The SH-SY5Y neuroblastoma cell line is often used as an in vitro model of neuronal function and is widely applied to study the molecular events leading to Alzheimer’s disease (AD). Indeed, recently, basic research on SH-SY5Y cells has provided interesting insights for the discovery of new drugs and biomarkers for improved AD treatment and diagnosis. At the same time, untargeted NMR metabolomics is widely applied to metabolic profile analysis and screening for differential metabolites, to discover new biomarkers. In this paper, a compression technique based on convolutional autoencoders is proposed, which can perform a high dimensionality reduction in the spectral signal (up to more than 300 times), maintaining informative features (guaranteed by a reconstruction error always smaller than 5%).

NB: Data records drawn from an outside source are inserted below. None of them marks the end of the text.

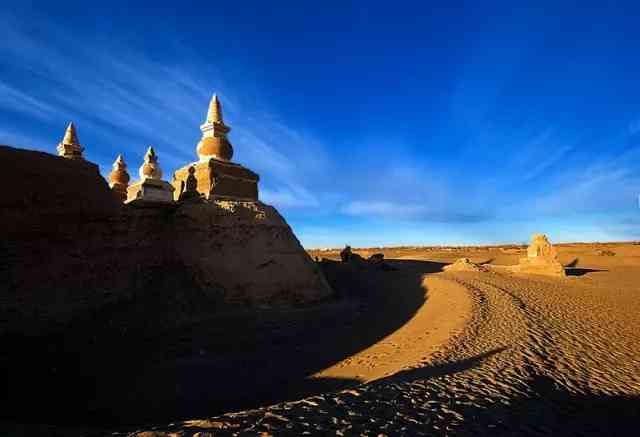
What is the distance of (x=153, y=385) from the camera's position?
7219 millimetres

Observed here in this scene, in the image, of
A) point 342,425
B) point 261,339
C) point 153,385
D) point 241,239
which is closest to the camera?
point 342,425

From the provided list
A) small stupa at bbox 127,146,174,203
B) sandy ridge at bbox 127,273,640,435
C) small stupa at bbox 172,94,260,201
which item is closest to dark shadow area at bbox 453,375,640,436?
sandy ridge at bbox 127,273,640,435

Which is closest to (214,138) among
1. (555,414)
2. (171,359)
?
(171,359)

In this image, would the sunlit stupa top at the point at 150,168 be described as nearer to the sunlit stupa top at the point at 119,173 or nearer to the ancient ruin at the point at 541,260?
the sunlit stupa top at the point at 119,173

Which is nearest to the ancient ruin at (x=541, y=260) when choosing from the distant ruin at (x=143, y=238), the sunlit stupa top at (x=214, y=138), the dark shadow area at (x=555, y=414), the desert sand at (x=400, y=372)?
the desert sand at (x=400, y=372)

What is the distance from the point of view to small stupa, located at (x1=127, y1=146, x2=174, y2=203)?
11.5 metres

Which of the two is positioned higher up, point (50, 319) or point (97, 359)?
point (50, 319)

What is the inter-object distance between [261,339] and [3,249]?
617 centimetres

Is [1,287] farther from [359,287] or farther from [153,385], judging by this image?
[359,287]

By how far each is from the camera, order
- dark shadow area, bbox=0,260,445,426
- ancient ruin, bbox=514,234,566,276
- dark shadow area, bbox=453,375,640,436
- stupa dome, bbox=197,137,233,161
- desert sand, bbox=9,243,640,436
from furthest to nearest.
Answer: ancient ruin, bbox=514,234,566,276, stupa dome, bbox=197,137,233,161, dark shadow area, bbox=0,260,445,426, dark shadow area, bbox=453,375,640,436, desert sand, bbox=9,243,640,436

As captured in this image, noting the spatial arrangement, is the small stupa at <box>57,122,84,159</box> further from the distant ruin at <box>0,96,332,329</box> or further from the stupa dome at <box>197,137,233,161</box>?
the stupa dome at <box>197,137,233,161</box>

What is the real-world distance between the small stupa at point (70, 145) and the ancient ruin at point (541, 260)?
26.4 metres

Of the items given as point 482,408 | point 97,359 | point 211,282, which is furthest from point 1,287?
point 482,408

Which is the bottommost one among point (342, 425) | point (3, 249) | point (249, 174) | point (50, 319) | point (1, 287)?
point (342, 425)
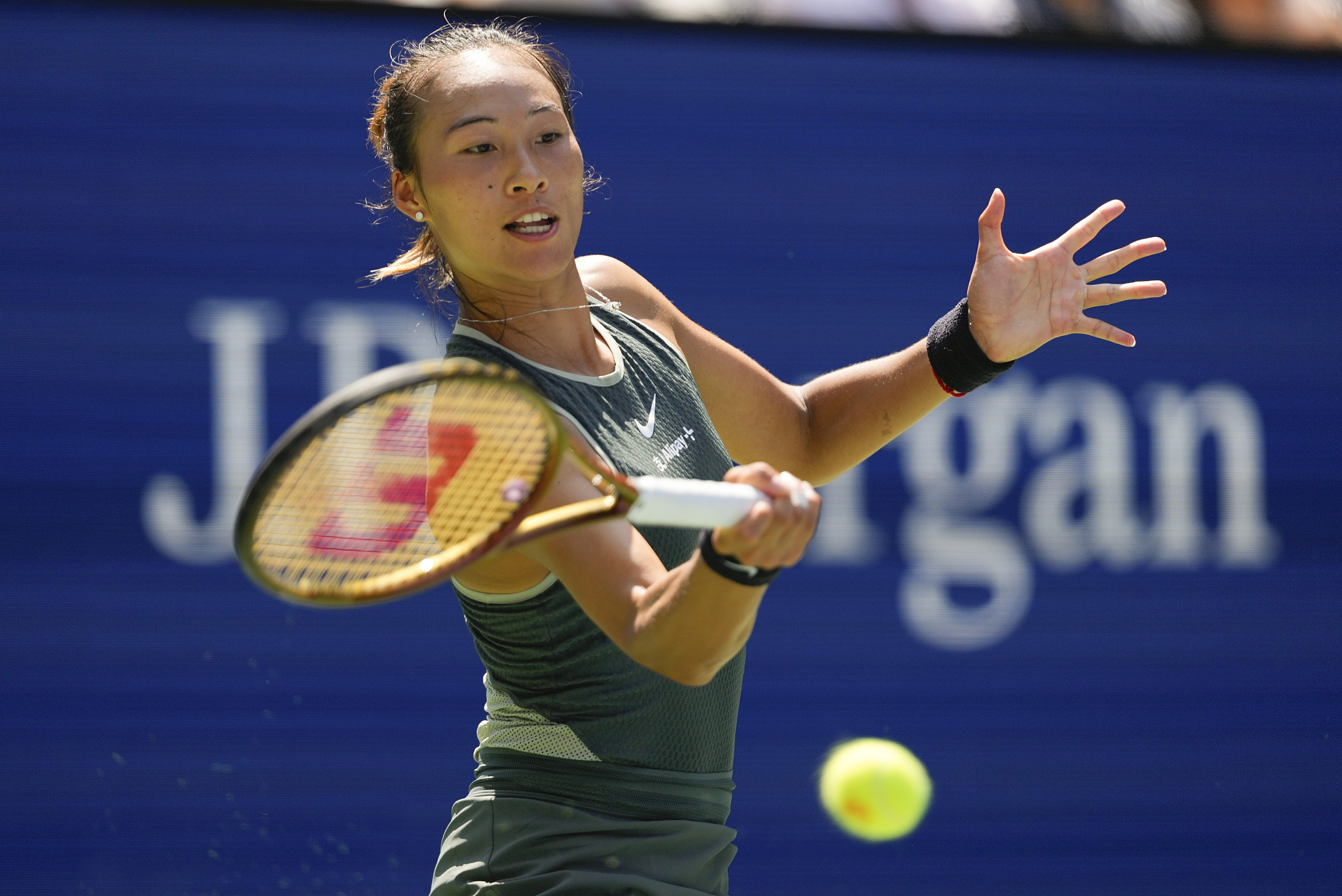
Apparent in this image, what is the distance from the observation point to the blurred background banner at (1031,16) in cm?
305

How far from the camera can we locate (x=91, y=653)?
2752mm

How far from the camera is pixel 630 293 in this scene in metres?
1.95

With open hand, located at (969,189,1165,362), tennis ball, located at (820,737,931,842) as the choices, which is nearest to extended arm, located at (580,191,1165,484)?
open hand, located at (969,189,1165,362)

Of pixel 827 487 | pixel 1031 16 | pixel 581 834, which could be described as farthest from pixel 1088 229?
pixel 1031 16

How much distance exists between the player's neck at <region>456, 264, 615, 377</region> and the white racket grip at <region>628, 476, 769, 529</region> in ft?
1.42

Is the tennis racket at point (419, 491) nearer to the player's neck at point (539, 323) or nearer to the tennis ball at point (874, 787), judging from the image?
the player's neck at point (539, 323)

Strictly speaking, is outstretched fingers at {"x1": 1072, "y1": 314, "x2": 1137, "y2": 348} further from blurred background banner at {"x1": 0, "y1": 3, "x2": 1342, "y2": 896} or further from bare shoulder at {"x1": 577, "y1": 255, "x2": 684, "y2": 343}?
blurred background banner at {"x1": 0, "y1": 3, "x2": 1342, "y2": 896}

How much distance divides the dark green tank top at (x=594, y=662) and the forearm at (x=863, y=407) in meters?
0.40

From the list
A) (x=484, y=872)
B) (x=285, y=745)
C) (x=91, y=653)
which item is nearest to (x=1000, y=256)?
(x=484, y=872)

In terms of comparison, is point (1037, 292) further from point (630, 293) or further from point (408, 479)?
point (408, 479)

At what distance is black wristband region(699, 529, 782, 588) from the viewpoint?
1266 millimetres

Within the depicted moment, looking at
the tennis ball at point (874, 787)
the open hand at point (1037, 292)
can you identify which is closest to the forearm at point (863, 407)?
the open hand at point (1037, 292)

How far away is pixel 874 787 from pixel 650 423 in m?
1.68

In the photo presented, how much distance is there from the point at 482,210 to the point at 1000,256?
73 centimetres
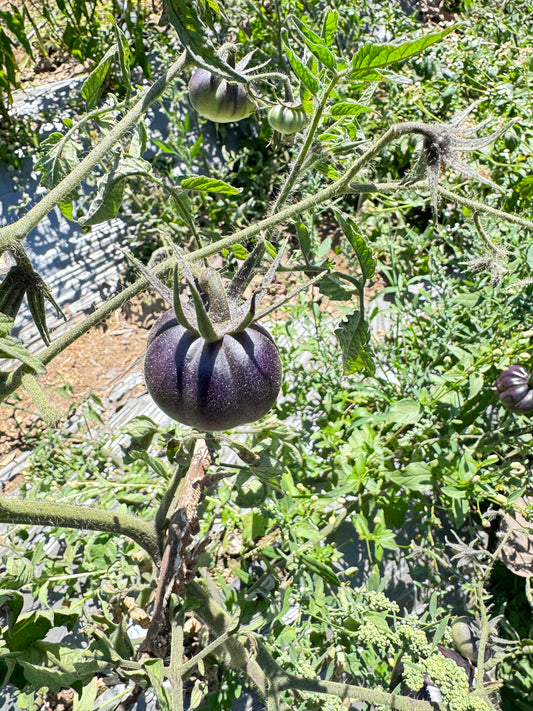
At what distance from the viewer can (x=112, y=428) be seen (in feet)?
6.93

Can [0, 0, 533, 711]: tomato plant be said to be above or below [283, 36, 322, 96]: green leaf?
below

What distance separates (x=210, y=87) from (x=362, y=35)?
2208 mm

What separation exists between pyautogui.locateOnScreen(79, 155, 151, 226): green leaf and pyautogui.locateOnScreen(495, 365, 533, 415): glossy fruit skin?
0.92 meters

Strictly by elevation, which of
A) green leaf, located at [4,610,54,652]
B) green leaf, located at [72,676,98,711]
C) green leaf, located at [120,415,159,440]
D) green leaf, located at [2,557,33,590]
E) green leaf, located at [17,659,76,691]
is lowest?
green leaf, located at [72,676,98,711]

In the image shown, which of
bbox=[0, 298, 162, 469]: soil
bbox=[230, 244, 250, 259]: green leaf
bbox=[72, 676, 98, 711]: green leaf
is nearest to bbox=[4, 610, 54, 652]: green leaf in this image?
bbox=[72, 676, 98, 711]: green leaf

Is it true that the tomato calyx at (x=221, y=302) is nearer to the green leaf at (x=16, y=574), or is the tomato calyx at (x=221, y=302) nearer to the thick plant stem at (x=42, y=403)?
the thick plant stem at (x=42, y=403)

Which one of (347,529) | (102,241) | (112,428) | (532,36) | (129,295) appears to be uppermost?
(129,295)

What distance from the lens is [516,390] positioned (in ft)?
4.30

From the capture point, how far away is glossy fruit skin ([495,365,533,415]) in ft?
4.21

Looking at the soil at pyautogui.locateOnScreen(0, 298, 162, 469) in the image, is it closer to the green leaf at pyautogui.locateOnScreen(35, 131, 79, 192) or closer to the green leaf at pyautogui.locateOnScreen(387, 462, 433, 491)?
the green leaf at pyautogui.locateOnScreen(387, 462, 433, 491)

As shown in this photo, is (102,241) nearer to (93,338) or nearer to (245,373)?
(93,338)

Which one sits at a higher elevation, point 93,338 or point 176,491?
point 176,491

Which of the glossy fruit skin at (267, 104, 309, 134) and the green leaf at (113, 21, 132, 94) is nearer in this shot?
the green leaf at (113, 21, 132, 94)

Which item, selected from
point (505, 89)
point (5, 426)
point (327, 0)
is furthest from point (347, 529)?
point (327, 0)
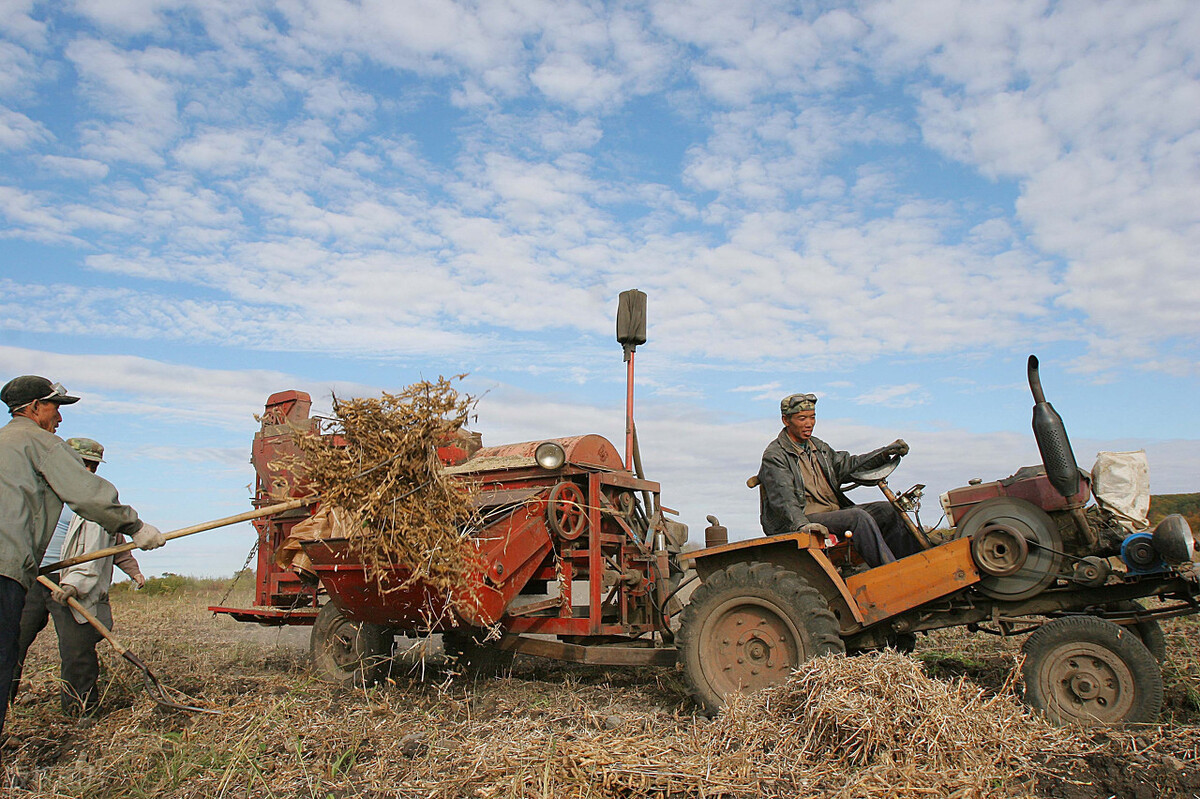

Moreover, before compression, an ad hoc preprocessing method was devised to remedy the scarcity of available data. The compressed spectral data were then used to train some SVM classifiers to distinguish diseased from healthy cells, achieving an accuracy close to 78%, a significantly better performance with respect to using standard PCA-compressed data.

Suggested Citation

  • Filippo Costanti & Arian Kola & Franco Scarselli & Daniela Valensin & Monica Bianchini, 2023. "A Deep Learning Approach to Analyze NMR Spectra of SH-SY5Y Cells for Alzheimer’s Disease Diagnosis," Mathematics, MDPI, vol. 11(12), pages 1-13, June.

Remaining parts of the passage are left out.